If you spot conceptual issues or have suggestions for improvement, I’d really appreciate the feedback.

/*
  Advanced On/Off Heating Control with Self-Calibrating Predictor
  ---------------------------------------------------------------

  Core idea:
  - Learn thermal overshoot (deltaT) after switching OFF
  - Use it to switch OFF earlier next cycle:
        T_off = T_set - deltaT

  Features:
  - Two-stage control (bulk + predictive)
  - Adaptive deltaT (EMA filter)
  - Robust peak detection (no fixed timing assumption)
  - Protection against noise and invalid values

  This is NOT PID. It is a simple adaptive feedforward approach.
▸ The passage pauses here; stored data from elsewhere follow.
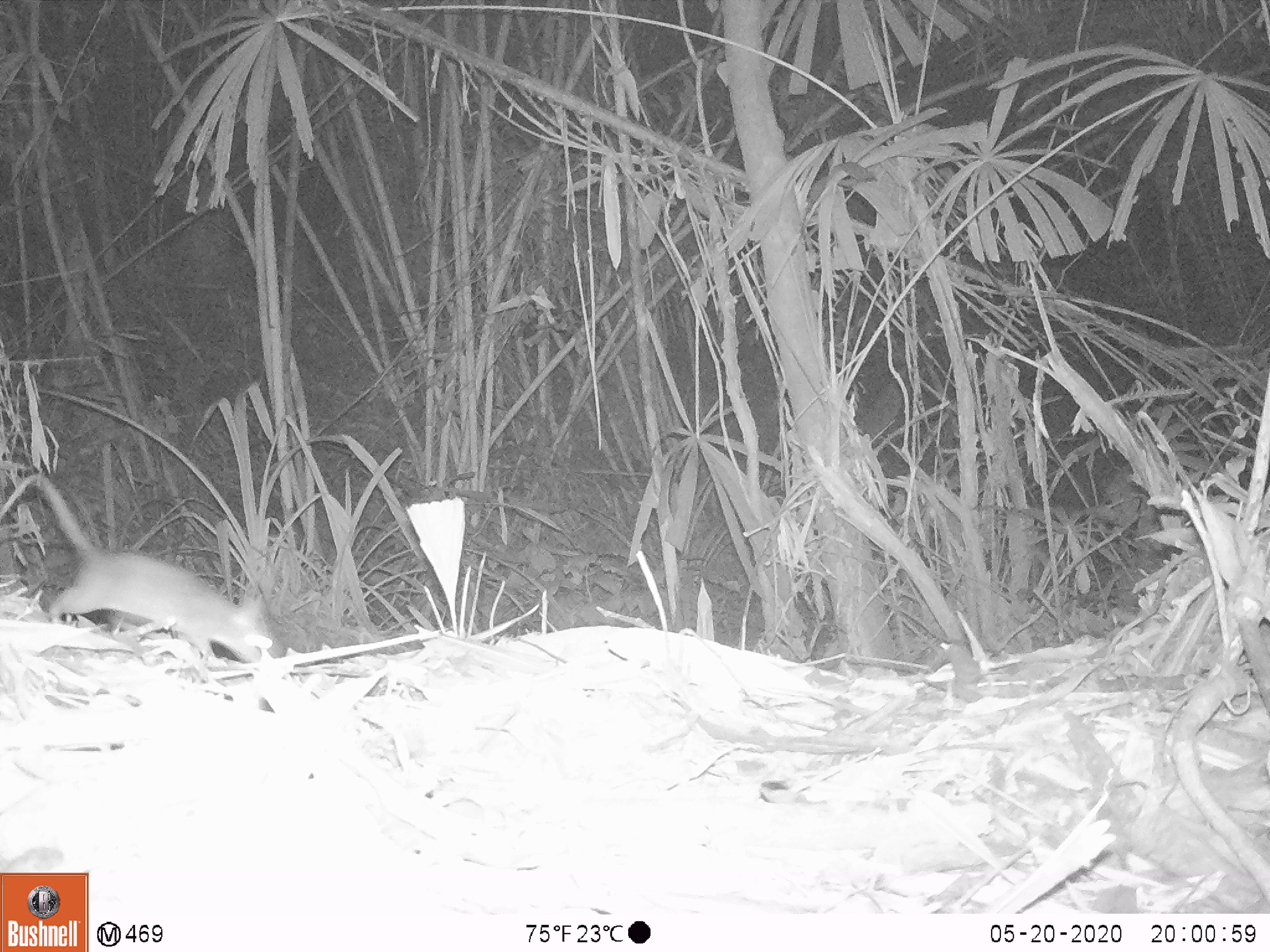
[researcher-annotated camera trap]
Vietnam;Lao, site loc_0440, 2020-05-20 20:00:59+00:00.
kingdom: Animalia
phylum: Chordata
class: Mammalia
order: Rodentia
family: Muridae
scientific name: Muridae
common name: old-world mice and rats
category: unidentified murid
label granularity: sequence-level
  ---------------------------------------------------------------
*/

const int   PIN_HEATER = 5;

// --- User parameters ---
const float T_set = 60.0;        // Target temperature
const float BULK_MARGIN = 5.0;   // Switch to predictive mode near target
const float HYST = 1.0;          // Re-enable hysteresis

// Adaptive learning
float deltaT = 2.0;              // Initial guess (must be reasonable!)
const float alpha = 0.2;         // Learning rate (0.1...0.3 recommended)

// Safety limits
const float DELTA_MIN = 0.1;
const float DELTA_MAX = 20.0;

// Overshoot detection
const float FALL_THRESHOLD = 0.05;     // Detect falling temperature
const unsigned long MAX_TRACK_TIME = 30000; // ms safety timeout

// --- State machine ---
enum State {
  HEATING_BULK,
  HEATING_PREDICTIVE,
  TRACK_OVERSHOOT
};

State state = HEATING_BULK;

// --- Runtime variables ---
float T_current = 0.0;

float T_switch_off = 0.0;
float T_peak = 0.0;

unsigned long t_switch_off = 0;

// ---------------------------------------------------------------
// Replace this with your real sensor!
float readTemperature() {
  return T_current;
}
// ---------------------------------------------------------------

void setup() {
  pinMode(PIN_HEATER, OUTPUT);
  digitalWrite(PIN_HEATER, LOW);

  Serial.begin(115200);
}

// ---------------------------------------------------------------

void loop() {
  T_current = readTemperature();

  switch (state) {

    // -----------------------------------------------------------
    case HEATING_BULK:
      // Full heating until close to setpoint
      digitalWrite(PIN_HEATER, HIGH);

      if (T_current >= (T_set - BULK_MARGIN)) {
        state = HEATING_PREDICTIVE;
      }
      break;

    // -----------------------------------------------------------
    case HEATING_PREDICTIVE: {
      float T_off = T_set - deltaT;

      digitalWrite(PIN_HEATER, HIGH);

      if (T_current >= T_off) {
        // Switch OFF early
        digitalWrite(PIN_HEATER, LOW);

        T_switch_off = T_current;
        T_peak = T_current;
        t_switch_off = millis();

        state = TRACK_OVERSHOOT;
      }
      break;
    }

    // -----------------------------------------------------------
    case TRACK_OVERSHOOT: {
      digitalWrite(PIN_HEATER, LOW);

      // Track peak temperature
      if (T_current > T_peak) {
        T_peak = T_current;
      }

      bool falling = (T_current < (T_peak - FALL_THRESHOLD));
      bool timeout = (millis() - t_switch_off > MAX_TRACK_TIME);

      if (falling || timeout) {
        float measuredDelta = T_peak - T_switch_off;

        // Plausibility check
        if (measuredDelta > DELTA_MIN && measuredDelta < DELTA_MAX) {
          deltaT = alpha * measuredDelta + (1 - alpha) * deltaT;
        }

        // Re-enable heating with hysteresis
        if (T_current < (T_set - HYST)) {
          state = HEATING_BULK;
        } else {
          state = HEATING_PREDICTIVE;
        }
      }
      break;
    }
  }

  // --- Debug output ---
  Serial.print("T=");
  Serial.print(T_current);
  Serial.print(" | deltaT=");
  Serial.print(deltaT);
  Serial.print(" | state=");
  Serial.println(state);

  delay(500);
}

Are you taking into account outside temp, wind, heat captured at start up in the ductwork? There is also a factor that is extremely difficult to capture. Humans for one reason or the other 'feel' comfortable at different temps. This can be as much as 2 or 3 F degrees.